Exercise task
Starting with the line that holds "From the observer's", copy out each remaining line of the listing below, up to and including the last one, and include nothing else.

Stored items
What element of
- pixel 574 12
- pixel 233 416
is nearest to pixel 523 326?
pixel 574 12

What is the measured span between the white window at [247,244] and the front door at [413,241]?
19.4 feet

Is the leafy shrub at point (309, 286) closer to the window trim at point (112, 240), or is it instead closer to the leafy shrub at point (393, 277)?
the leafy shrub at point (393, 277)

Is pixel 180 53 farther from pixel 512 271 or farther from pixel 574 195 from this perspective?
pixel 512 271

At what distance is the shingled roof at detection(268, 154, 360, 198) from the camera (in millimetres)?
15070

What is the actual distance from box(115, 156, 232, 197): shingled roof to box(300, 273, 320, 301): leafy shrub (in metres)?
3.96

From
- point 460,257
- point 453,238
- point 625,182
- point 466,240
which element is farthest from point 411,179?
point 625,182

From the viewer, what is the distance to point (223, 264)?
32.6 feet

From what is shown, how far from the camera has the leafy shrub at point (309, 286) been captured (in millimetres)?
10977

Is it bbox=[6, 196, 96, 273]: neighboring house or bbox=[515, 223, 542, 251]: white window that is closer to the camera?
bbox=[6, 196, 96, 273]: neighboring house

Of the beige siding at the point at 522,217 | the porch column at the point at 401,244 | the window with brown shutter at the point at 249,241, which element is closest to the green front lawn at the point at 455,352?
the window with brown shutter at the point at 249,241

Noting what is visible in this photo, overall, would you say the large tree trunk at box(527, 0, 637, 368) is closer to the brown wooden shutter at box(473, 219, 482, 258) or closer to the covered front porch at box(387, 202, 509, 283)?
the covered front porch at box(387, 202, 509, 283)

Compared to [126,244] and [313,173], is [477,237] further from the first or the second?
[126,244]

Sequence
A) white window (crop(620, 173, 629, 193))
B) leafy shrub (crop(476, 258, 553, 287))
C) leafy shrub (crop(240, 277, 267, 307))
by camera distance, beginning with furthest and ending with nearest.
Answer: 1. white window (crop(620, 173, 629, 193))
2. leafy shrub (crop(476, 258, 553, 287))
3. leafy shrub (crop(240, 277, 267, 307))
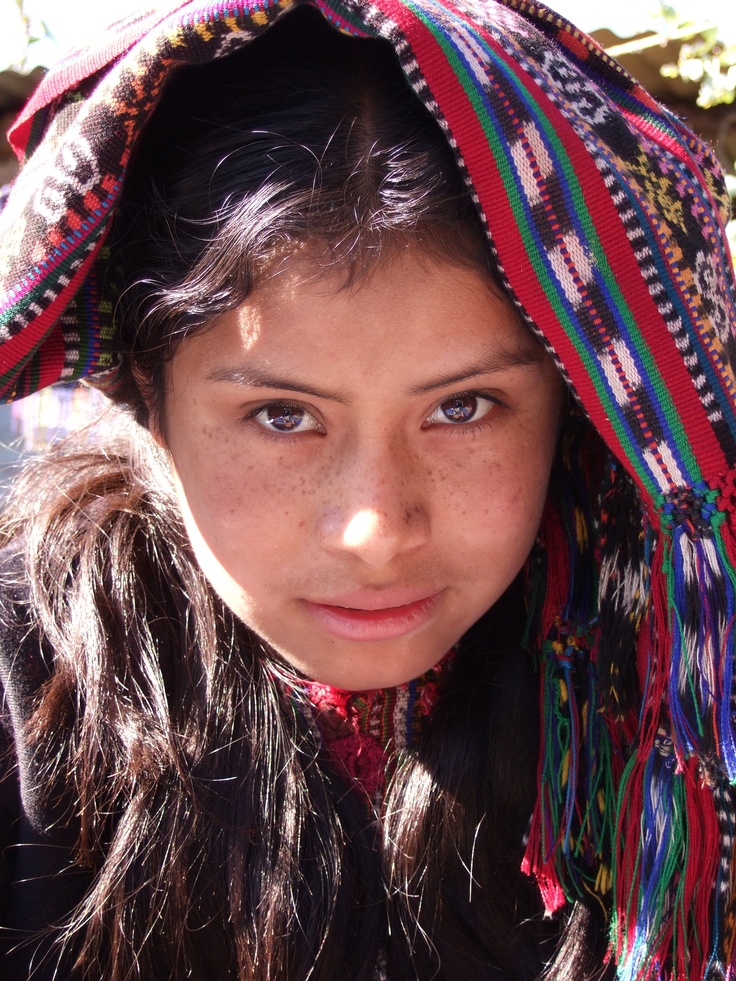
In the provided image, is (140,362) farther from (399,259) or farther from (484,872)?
(484,872)

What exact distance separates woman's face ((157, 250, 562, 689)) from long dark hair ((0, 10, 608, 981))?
0.16 feet

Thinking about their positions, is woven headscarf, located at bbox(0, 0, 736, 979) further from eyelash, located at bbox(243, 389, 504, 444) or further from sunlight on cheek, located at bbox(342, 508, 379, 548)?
sunlight on cheek, located at bbox(342, 508, 379, 548)

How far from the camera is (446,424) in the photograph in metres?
1.00

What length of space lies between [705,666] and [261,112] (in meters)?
0.73

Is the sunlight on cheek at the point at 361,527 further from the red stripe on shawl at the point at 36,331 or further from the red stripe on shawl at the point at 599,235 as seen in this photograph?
the red stripe on shawl at the point at 36,331

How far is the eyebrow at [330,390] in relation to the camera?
0.92 meters

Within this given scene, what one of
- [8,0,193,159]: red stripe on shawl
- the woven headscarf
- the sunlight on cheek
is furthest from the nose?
[8,0,193,159]: red stripe on shawl

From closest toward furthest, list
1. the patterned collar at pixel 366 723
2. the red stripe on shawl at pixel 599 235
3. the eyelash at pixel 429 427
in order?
1. the red stripe on shawl at pixel 599 235
2. the eyelash at pixel 429 427
3. the patterned collar at pixel 366 723

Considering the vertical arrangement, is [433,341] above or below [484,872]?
above

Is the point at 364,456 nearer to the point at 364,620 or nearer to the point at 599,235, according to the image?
the point at 364,620

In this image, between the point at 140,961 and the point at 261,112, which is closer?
the point at 261,112

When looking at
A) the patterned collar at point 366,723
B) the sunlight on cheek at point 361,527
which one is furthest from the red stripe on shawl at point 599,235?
the patterned collar at point 366,723

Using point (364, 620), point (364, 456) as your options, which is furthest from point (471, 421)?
point (364, 620)

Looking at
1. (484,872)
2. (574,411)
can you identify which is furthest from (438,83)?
(484,872)
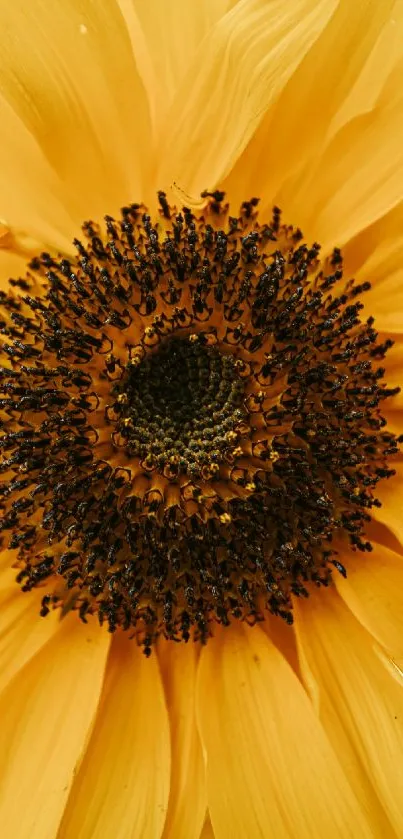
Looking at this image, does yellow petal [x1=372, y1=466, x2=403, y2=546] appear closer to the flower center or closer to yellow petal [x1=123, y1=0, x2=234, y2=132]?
the flower center

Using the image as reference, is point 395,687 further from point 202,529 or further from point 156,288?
point 156,288

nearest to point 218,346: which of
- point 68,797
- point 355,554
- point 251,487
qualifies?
point 251,487

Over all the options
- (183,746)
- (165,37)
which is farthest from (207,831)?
(165,37)

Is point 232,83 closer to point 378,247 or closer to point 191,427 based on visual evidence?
point 378,247

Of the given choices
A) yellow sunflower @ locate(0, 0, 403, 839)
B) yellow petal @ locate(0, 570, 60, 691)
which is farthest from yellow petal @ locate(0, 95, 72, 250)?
yellow petal @ locate(0, 570, 60, 691)

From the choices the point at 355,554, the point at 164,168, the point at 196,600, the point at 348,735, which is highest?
the point at 164,168

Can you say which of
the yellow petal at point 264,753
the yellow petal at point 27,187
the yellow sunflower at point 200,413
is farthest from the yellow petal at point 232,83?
the yellow petal at point 264,753
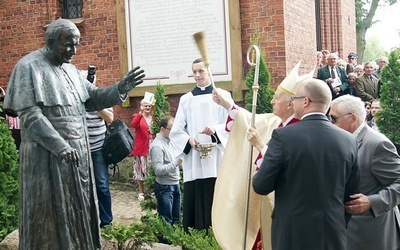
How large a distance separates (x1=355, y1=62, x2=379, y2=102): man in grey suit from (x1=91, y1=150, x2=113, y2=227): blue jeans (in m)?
5.60

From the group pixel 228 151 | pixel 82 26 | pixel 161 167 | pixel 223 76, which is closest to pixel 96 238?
pixel 228 151

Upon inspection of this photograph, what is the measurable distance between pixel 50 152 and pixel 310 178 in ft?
5.96

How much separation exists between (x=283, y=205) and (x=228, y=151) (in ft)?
5.06

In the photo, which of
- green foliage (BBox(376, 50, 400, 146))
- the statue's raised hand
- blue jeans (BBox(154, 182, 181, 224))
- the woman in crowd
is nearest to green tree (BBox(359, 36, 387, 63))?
the woman in crowd

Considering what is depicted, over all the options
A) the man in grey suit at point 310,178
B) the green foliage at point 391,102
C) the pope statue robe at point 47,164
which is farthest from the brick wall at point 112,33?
the man in grey suit at point 310,178

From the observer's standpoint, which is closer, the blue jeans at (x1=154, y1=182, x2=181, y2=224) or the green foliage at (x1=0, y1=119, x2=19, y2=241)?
the green foliage at (x1=0, y1=119, x2=19, y2=241)

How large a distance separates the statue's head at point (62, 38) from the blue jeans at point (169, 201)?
333cm

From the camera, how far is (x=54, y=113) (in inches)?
162

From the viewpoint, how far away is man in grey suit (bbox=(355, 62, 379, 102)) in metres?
10.7

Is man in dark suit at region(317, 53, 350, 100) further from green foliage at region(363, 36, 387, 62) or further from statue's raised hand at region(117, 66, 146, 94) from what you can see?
green foliage at region(363, 36, 387, 62)

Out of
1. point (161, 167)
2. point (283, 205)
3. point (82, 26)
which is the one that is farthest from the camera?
point (82, 26)

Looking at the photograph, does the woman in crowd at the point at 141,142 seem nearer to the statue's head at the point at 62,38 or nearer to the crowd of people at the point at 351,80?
the crowd of people at the point at 351,80

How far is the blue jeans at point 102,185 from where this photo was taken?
22.9ft

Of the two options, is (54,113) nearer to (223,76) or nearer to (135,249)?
(135,249)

Expected answer
From the observer's standpoint, which is closer, the blue jeans at (x1=154, y1=182, x2=181, y2=224) or the green foliage at (x1=0, y1=119, x2=19, y2=241)?
the green foliage at (x1=0, y1=119, x2=19, y2=241)

How large a distance separates the statue's head at point (62, 38) from the blue jeans at point (169, 201)?
333cm

From the camera, how far is (x=54, y=113) (in inches)?
162

From the viewpoint, how far away is man in grey suit (bbox=(355, 62, 379, 102)) in metres?
10.7

Is man in dark suit at region(317, 53, 350, 100) further from green foliage at region(363, 36, 387, 62) or further from statue's raised hand at region(117, 66, 146, 94) from what you can see?
green foliage at region(363, 36, 387, 62)

Out of
1. point (161, 167)
2. point (283, 205)
3. point (82, 26)
which is the one that is farthest from the camera?
point (82, 26)

Looking at the photograph, does the woman in crowd at the point at 141,142 seem nearer to the statue's head at the point at 62,38 or nearer to the crowd of people at the point at 351,80?
the crowd of people at the point at 351,80

How far is the blue jeans at point 102,185 from where this photo was taken?
22.9ft

Of the two options, is (54,113) nearer to (223,76) or nearer to (135,249)?
(135,249)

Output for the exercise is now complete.